What’s the downside of all this technology?
The downside is an always-on mentality, as I have all type A personalities on my team. I have to mandate time away from e-mail, cellphones, and the office to allow them to invest in their personal lives and family.
Technology also does replace the trust and relationships that are built through in-person interaction; it is a common and easy mistake to “drop” an e-mail rather than show up. I believe it was Woody Allen who said, “80% of success is showing up.”
What kind of business sense do you need to be successful as a salesperson?
My team and I focus on being trusted advisors, identifying a business need or needs, defining a solution, negotiating contract terms, and delivering the solution. It’s important to have an understanding of our industry. But just as important is leadership, curiosity, and problem-solving skills.

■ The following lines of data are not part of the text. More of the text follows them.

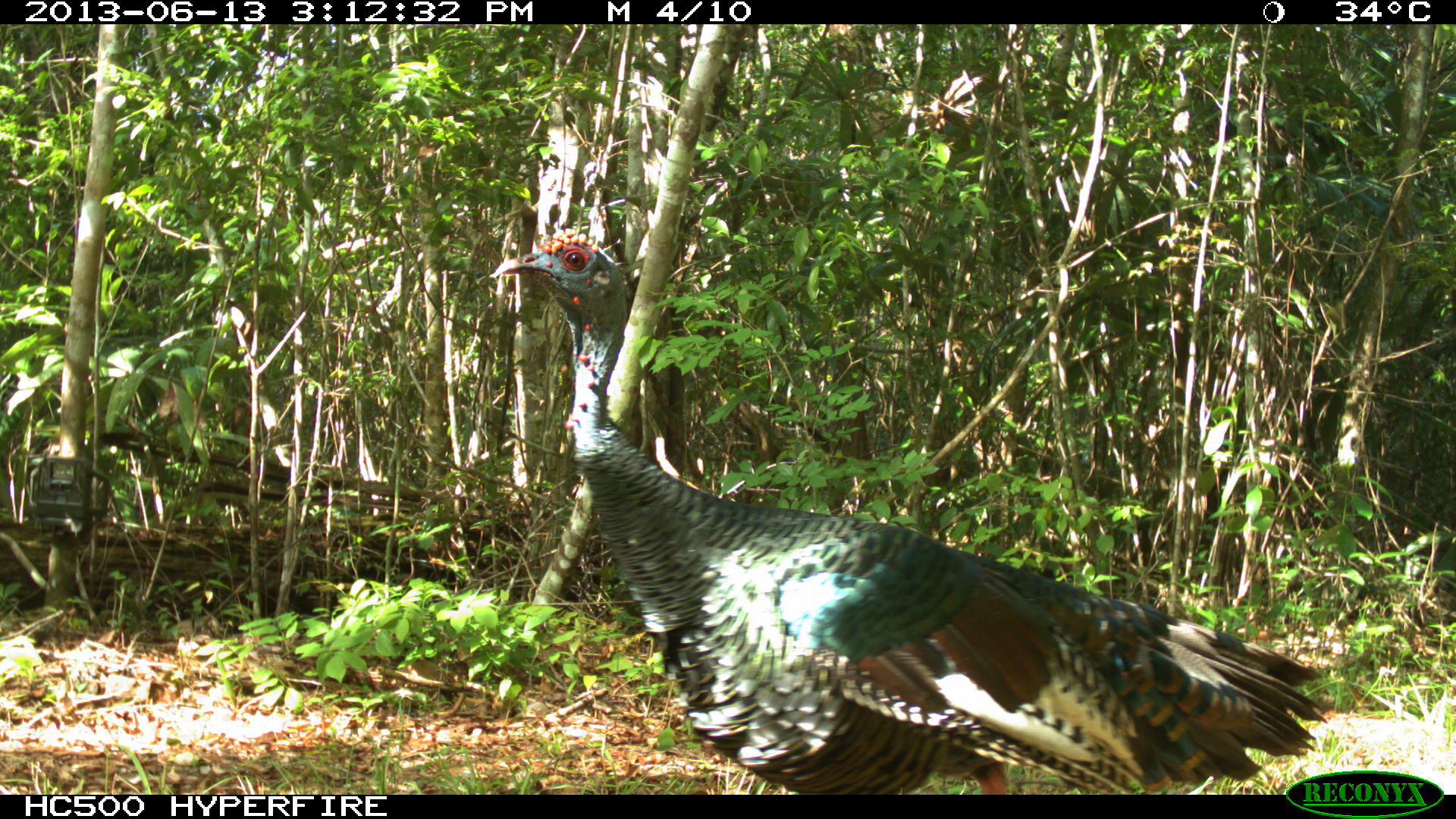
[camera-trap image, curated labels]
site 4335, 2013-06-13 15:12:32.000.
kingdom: Animalia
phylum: Chordata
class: Aves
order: Galliformes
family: Phasianidae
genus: Meleagris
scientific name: Meleagris ocellata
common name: ocellated turkey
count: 1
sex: female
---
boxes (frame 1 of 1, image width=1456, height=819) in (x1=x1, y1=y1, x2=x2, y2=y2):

What kind of background and skills does your particular industry look for in a salesperson?
The ideal would be a proven technology salesperson with an understanding of the healthcare landscape and how technology is driving health 2.0. That said, we have a tiered sales team that allows for a variety of skill sets and experience levels. New graduates can join and gain the essential mentorship, industry, sales, and corporate skills that are required. This, combined with very senior sales roles, allows for advancement, increased earning capability, and responsibility.
When you’re interviewing a job candidate, what do you want to see and hear?
Attitude, team fit, and fun is the first screen we use. I want people who are excited and ready to change the world. Secondarily, we look for industry knowledge and a plan for how a candidate would be productive in the first 30-60-90 days. The more knowledge of Medidata, the better, which goes back to attitude: Be prepared, be enthusiastic, and have a plan.
What’s the most challenging part of your job?
As a sales manager, it’s balancing the needs of my team, Medidata, and our customers. As a salesperson, it’s crossing over from being a vendor to a trusted advisor.
What advice would you give someone who wants to go into sales?
Sell what you love and ensure that you would buy it yourself. This is the advice my first boss, Ross Anderson, gave to me years ago, and it has served me well. Look for the number one in a market or the disruptor in a market, or find both.
What is the most valuable thing you’ve learned in your career?
Do the right thing for your customers, company, and peers. I know this because it’s very hard and I’ve not always done the right thing. Those are my only regrets, but they are also painful lessons from which I have learned so much.
What advice do you wish someone had given you 20 years ago?
If you have a passion, follow that as closely as you can and still provide for yourself. If not, which is most of us, become passionate about what you do every day and make a difference, because that’s the real payday.